# Adria owners club



## 106464 (Aug 14, 2007)

Hello 
I would like to introduce clubadria the official owners club,i have a funny feeling that we may have meet one or two of you this weekend.
It does seem that most of you actually like your adria,if you could only get the spare parts sooner,i wish that adria would take this more seriously.We do apologise if we have left a leaflet on your windscreen, as we would rather have had the opportunity to speak to you in person.Unfortunately this is not always possible so we leave our leaflet.

MODERATORS NOTE:
Link and promotion removed by moderators.


----------



## LadyJ (May 9, 2005)

Hi clubadria,

In case you hadn't noticed we do all the show rallies on here maybe you would like to join us at one of them


Jacquie


----------



## RobMD (May 9, 2005)

Hi Club Adria!

Were you the Adria parked up next to us at the Western Show???

If it was, I hope you had a good time there - you should have joined in with our lot!!!


----------



## gaspode (May 9, 2005)

Hi clubadria

Unfortunately I've had to remove your link and text promoting another club as it's against the forum rules.

As LadyJ says, we do organise show rally sections here at MHF so we naturally prefer MHF members to camp with us. Feel free to join us at the next rally, you'll be made very welcome.


----------



## 106464 (Aug 14, 2007)

RobMD said:


> Hi Club Adria!
> 
> Were you the Adria parked up next to us at the Western Show???
> 
> If it was, I hope you had a good time there - you should have joined in with our lot!!!


Hi Rob
Unsure we have a old caravan and a six year old son.


----------

- _GIVEN INFORMATION_
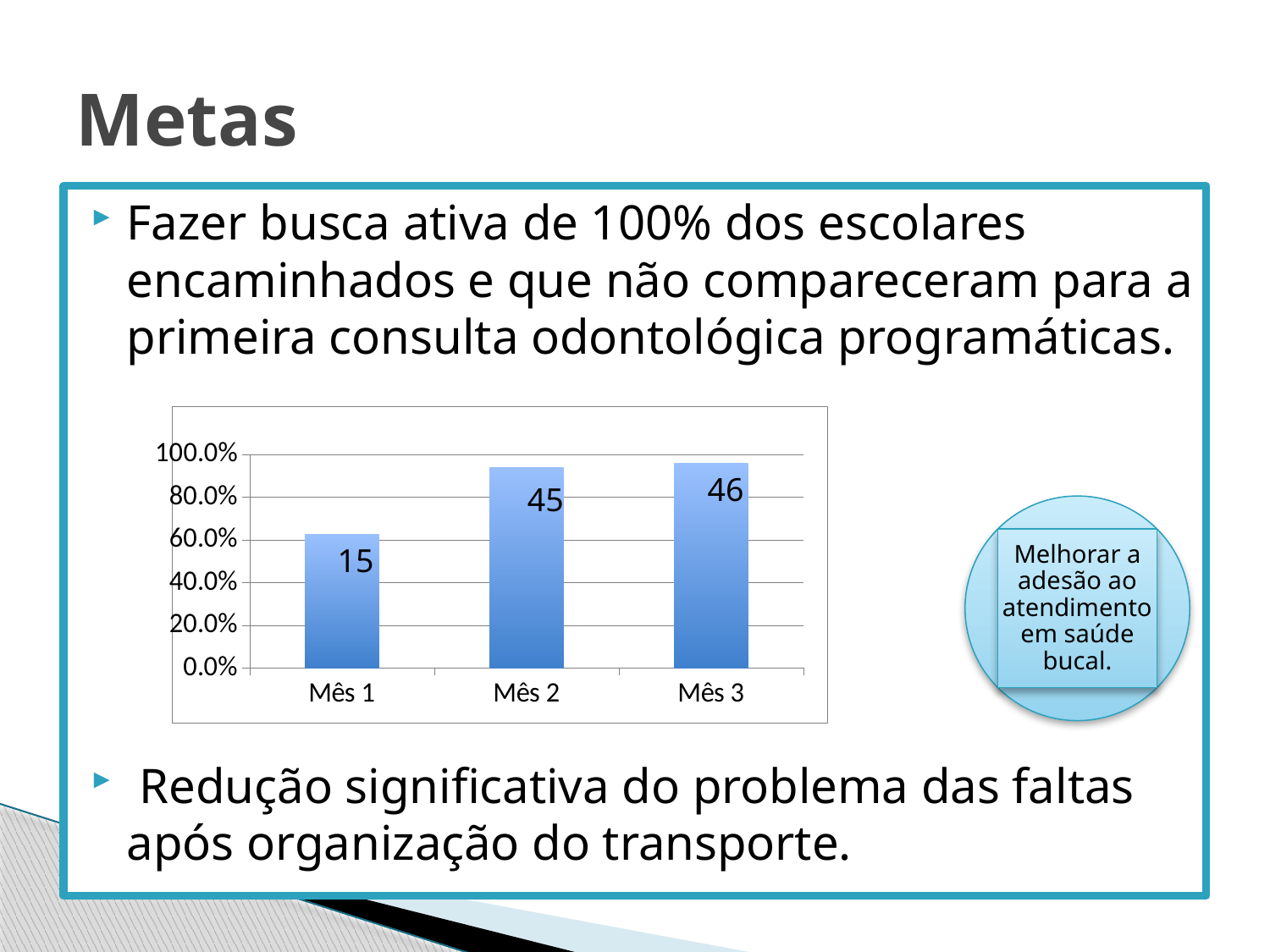
What is the difference between the data labels for Mês 3 and Mês 1? 31 What is the data label shown on the bar for Mês 2? 45 Which month has the lowest bar in the chart? Mês 1 How many months are shown on the x axis of the chart? 3 Which is larger, the value for Mês 2 or the value for Mês 1? Mês 2 What kind of chart is shown on the slide? Bar chart Is the bar for Mês 1 greater or less than 80.0% on the axis? less What is the data label shown on the bar for Mês 3? 46 Which month has the highest bar in the chart? Mês 3 Is the bar for Mês 2 greater or less than 80.0% on the axis? greater What is the difference between the data labels for Mês 2 and Mês 1? 30 What is the data label shown on the bar for Mês 1? 15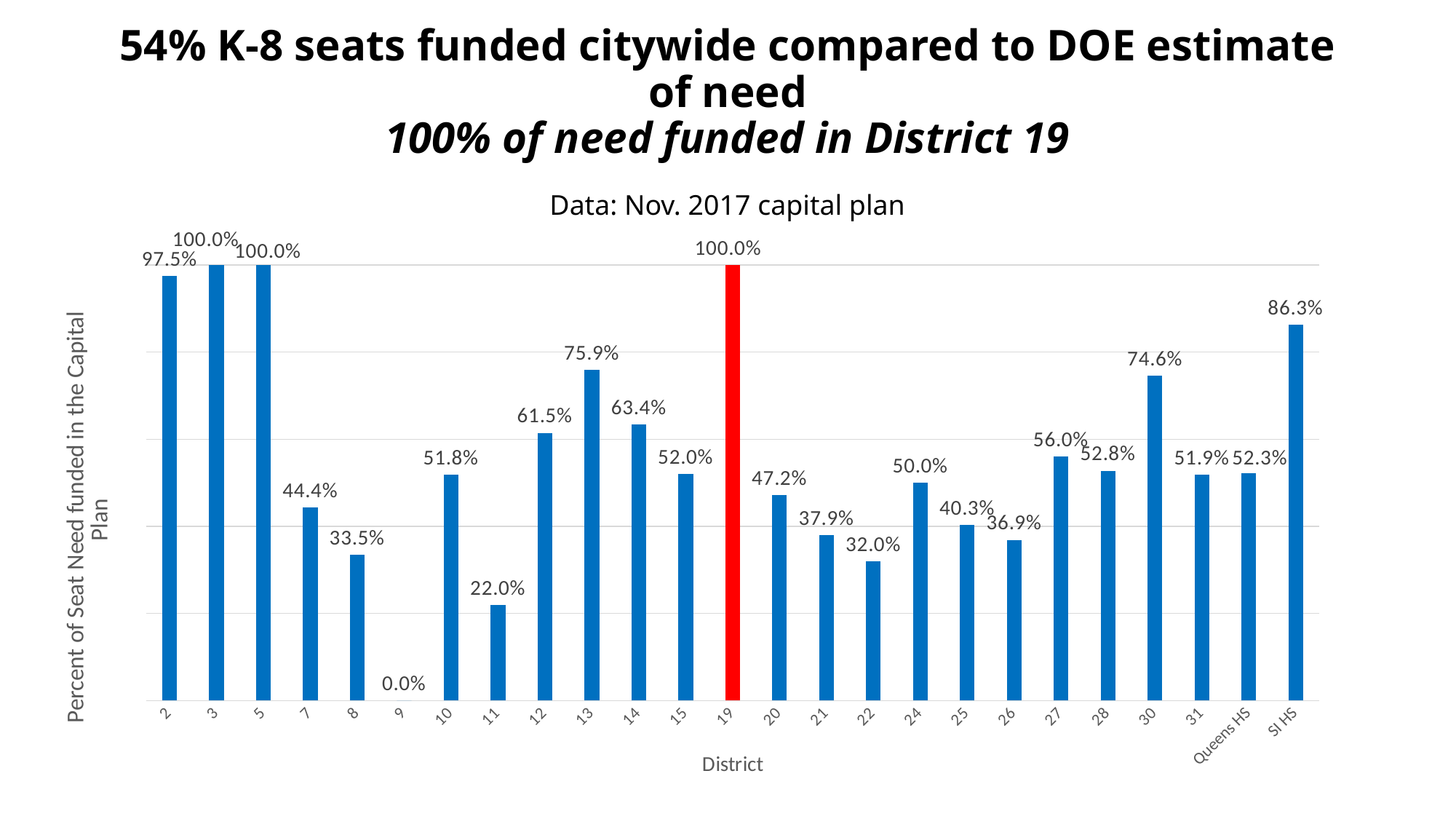
What percent of seat need is funded in the capital plan for District 13? 75.9% What is the difference between the values for District 30 and District 31? 22.7% What type of chart is shown on the slide? Bar chart Which has a lower percent of seat need funded, District 22 or District 26? District 22 Which has a higher percent of seat need funded, District 12 or District 14? District 14 What percent of seat need is funded for District 11? 22.0% What is the value shown for District 19, the red bar? 100.0% Which bar is highlighted in red? District 19 What is the value shown for SI HS? 86.3% How many districts or categories are shown on the x axis? 25 Which district has the lowest percent of seat need funded? District 9 What is the difference between the values for District 2 and District 8? 64.0%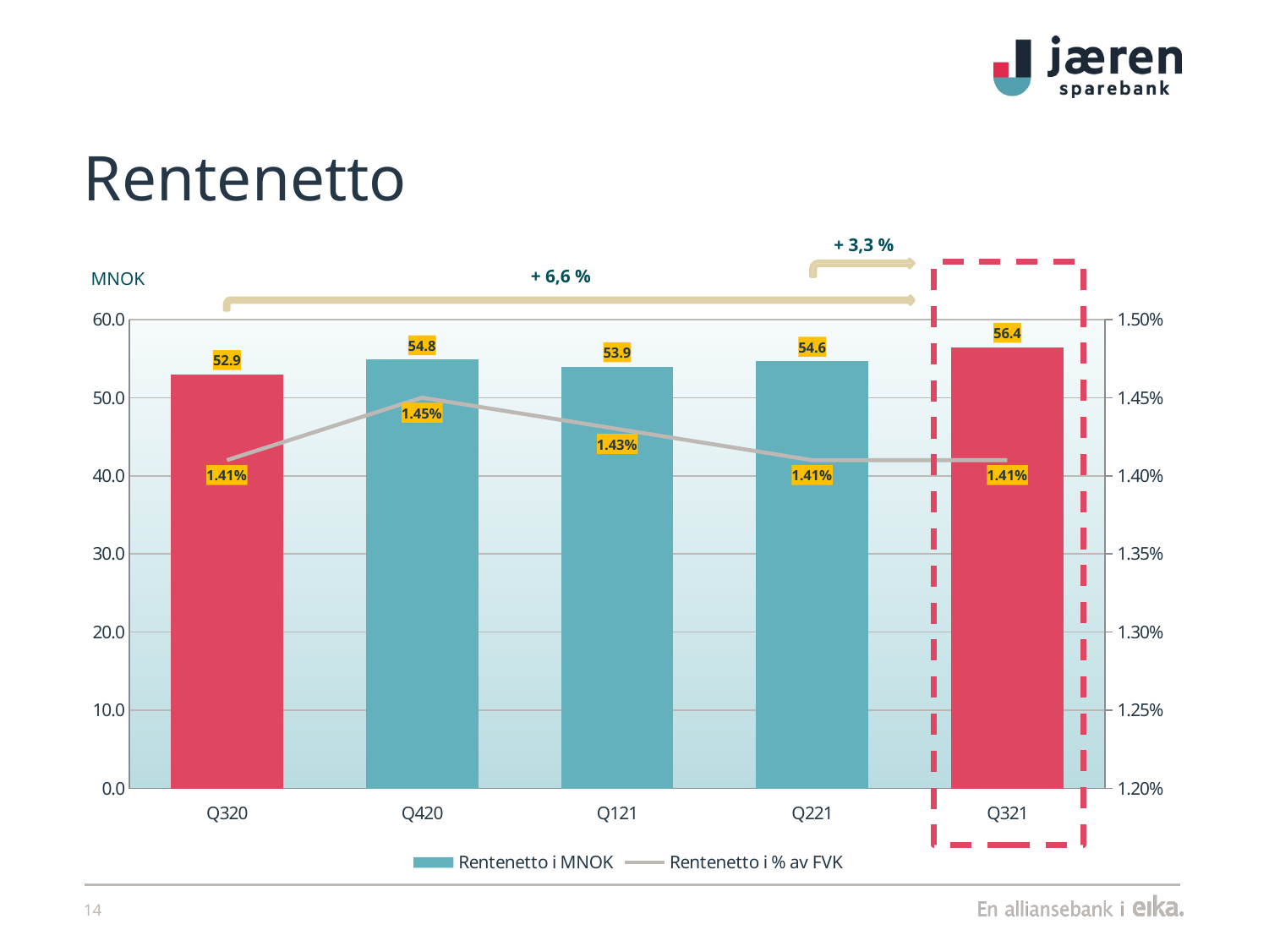
How many series does the legend list? 2 Which quarter has the highest Rentenetto i % av FVK? Q420 Which is larger, the Rentenetto i MNOK for Q420 or for Q221? Q420 What is the Rentenetto i % av FVK value for Q420? 1.45% Which quarter has the highest Rentenetto i MNOK? Q321 What kind of chart is used for the Rentenetto i MNOK series? Bar chart What is the difference in Rentenetto i MNOK between Q321 and Q320? 3.5 Which quarter has the lowest Rentenetto i MNOK? Q320 What percentage growth is shown by the arrow from Q320 to Q321? + 6,6 % What is the Rentenetto i MNOK value for Q121? 53.9 How many quarters are shown on the x axis? 5 What is the Rentenetto i MNOK value for Q321? 56.4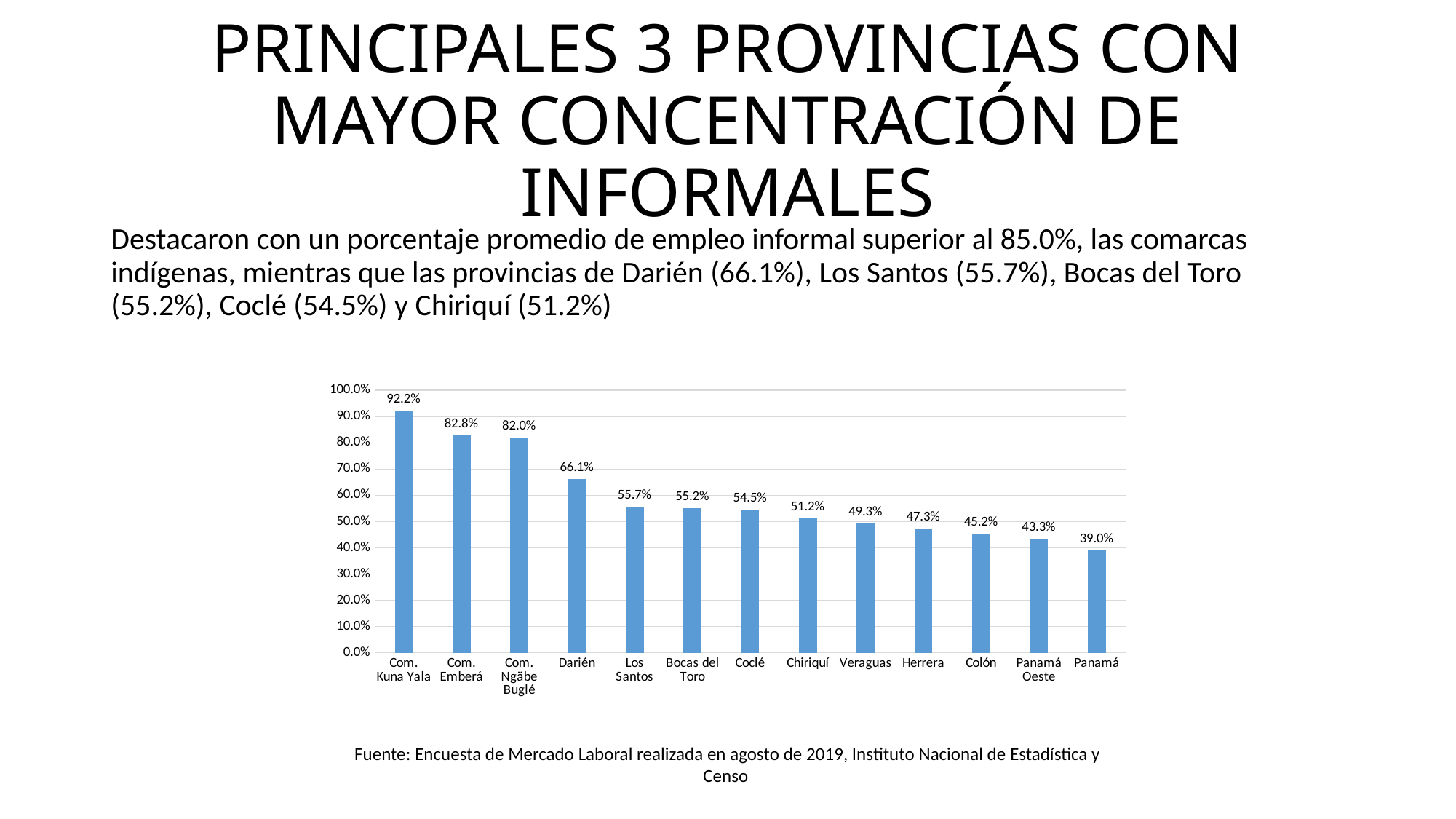
What is the value for Veraguas? 49.3% What is the difference between the values for Com. Kuna Yala and Panamá? 53.2% What is the value for Darién? 66.1% Which category has the highest value? Com. Kuna Yala Which category has the lowest value? Panamá Which is larger, the value for Coclé or the value for Herrera? Coclé What is the value for Panamá Oeste? 43.3% Is the value for Colón greater or less than 50.0%? less What is the difference between the values for Com. Emberá and Com. Ngäbe Buglé? 0.8% How many categories are shown on the x axis? 13 Do the values rise or fall from left to right along the x axis? fall What kind of chart is shown on the slide? bar chart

- _AIM OF THE EXERCISE_
Answer these questions about the Adria owners club thread:
1. What reason does gaspode give for removing the link and the text promoting another club?
2. At which show does RobMD ask whether the Adria was parked next to them?
3. In the reply to Rob, what does 106464 say they have?

- _ANSWER TO THE EXERCISE_
1. It is against the forum rules.
2. The Western Show.
3. An old caravan and a six-year-old son.